Но не исключает благоразумия…
Джустиниани велел послать за Карло Тентуччи, попросив приехать к половине одиннадцатого, предупредив, что дело может быть опасным. Винченцо не до конца доверял банкиру, ибо жизнь отучила его от доверчивости, но советчик и свидетель был необходим. Когда Тентуччи прибыл, коротко известил его, что их новая встреча не связана с их предыдущим разговором и касается вещей весьма двусмысленных и конфиденциальных, после чего, не тратя времени даром, протянул Тентуччи письмо. Тот быстро пробежал глазами по строчкам и помрачнел.
— Вы поедете?
— А у меня есть выбор?
Тентуччи был, казалось, немного озадачен.
— Но, простите, Винченцо, а что если это подлинно любовная интрижка?
— Что ж, вы говорили, что у вас бельканто. Тенор? — Банкир кивнул. — Отлично, у меня баритон. Споем на два голоса. Но если серьезно, что-то подсказывает мне, что сегодня мне ваших вокализ не услышать. Вы вооружены?

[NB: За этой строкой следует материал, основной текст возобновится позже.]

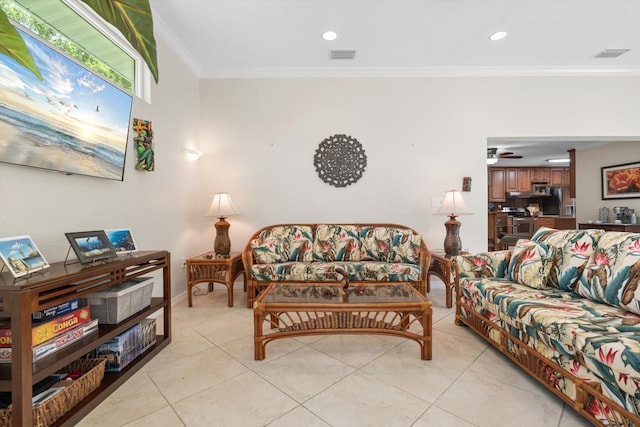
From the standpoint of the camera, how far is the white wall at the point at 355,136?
379 centimetres

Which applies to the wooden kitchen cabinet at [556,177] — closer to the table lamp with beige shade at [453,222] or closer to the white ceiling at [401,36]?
the white ceiling at [401,36]

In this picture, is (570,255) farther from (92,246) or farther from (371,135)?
(92,246)

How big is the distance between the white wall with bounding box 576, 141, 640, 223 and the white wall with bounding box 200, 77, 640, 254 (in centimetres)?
357

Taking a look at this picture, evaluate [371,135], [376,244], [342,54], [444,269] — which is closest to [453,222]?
[444,269]

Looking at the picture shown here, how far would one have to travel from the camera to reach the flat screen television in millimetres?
1507

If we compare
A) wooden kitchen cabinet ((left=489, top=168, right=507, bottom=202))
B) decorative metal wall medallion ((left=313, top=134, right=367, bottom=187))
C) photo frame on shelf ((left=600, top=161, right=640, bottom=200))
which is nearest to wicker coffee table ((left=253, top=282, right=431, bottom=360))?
decorative metal wall medallion ((left=313, top=134, right=367, bottom=187))

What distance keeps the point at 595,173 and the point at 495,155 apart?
2.01m

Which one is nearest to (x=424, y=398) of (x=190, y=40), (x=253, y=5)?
(x=253, y=5)

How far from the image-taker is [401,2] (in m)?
2.54

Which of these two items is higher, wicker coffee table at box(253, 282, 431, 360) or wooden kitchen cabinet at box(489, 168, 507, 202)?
wooden kitchen cabinet at box(489, 168, 507, 202)

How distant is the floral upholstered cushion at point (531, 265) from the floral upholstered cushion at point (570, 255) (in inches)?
2.3

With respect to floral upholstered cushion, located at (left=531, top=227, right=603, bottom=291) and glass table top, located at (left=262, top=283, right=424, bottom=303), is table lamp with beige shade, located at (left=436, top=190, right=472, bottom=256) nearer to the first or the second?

— Вы же написали, что дело опасное… Только… должен заметить, что я немного близорук и на меткость моей стрельбы рассчитывать глупо.
— Учту. Половина одиннадцатого. Поехали.
На подъезде к виа делла Кроче Джустиниани приказал остановиться за полквартала и осторожно подошел к дому номер семнадцать. Трехэтажный особняк, казалось, спал, только на втором этаже в окне за зеленоватыми портьерами горела лампа. Его шаги, как он ни старался ступать тихо, гулко отдавались в пустом квартале. Винченцо стал на противоположной стороне улицы напротив горевшего окна, и тут же оттуда, словно приглашая его войти, перекрутившись и раскачиваясь в воздухе, упала веревочная лестница.
Ближайший фонарь был в тридцати шагах, но Джустиниани показалось, что он заметил мужскую голову в комнате. Окно второго этажа было на высоте двадцати футов от брусчатки тротуара и обрежь кто веревки, хребет он точно поломает, рассудительно подумал Винченцо. Этими соображениями он, неспешно отойдя к карете, поделился с банкиром.
— Вы и вправду не романтичны, — отметил тот и, выбравшись из кареты, поглядел на окно. — Иной пылкий любовник взлетел бы вверх, как моряк на мачту.
— Я не пылкий любовник, — возразил Джустиниани, — и если имеет место любовная авантюра, то не следует переставлять части местами: сначала нужно пленить мужчину, а потом приглашать на романтическое свидание. Пока же мужчина не обольщен, у него возникают дурные подозрения: вдруг в искомой спальне его поджидают, как уже случилось как-то, двое лихих браво?
— Что? На вас нападали?
— Пытались… Но об этом после. Я подойду к лестнице, а вы постучите в дверь, Карло. Убальдини ваш клиент?
Банкир кивнул и направился к двери. Джустиниани двинулся к окну, и тут, едва Тентуччи взошел на ступени парадной лестницы и позвонил, на Винченцо из темноты набросились двое, выкрикивая: «Держите вора!» Парадная дверь распахнулась, на пороге показался Умберто Убальдини, он оттеснил Тентуччи и бросился к кричавшим, тем временем Джустиниани свалил с ног слугу, и тут, заметив, что второй напавший на него — Рафаэлло Рокальмуто, согрешил.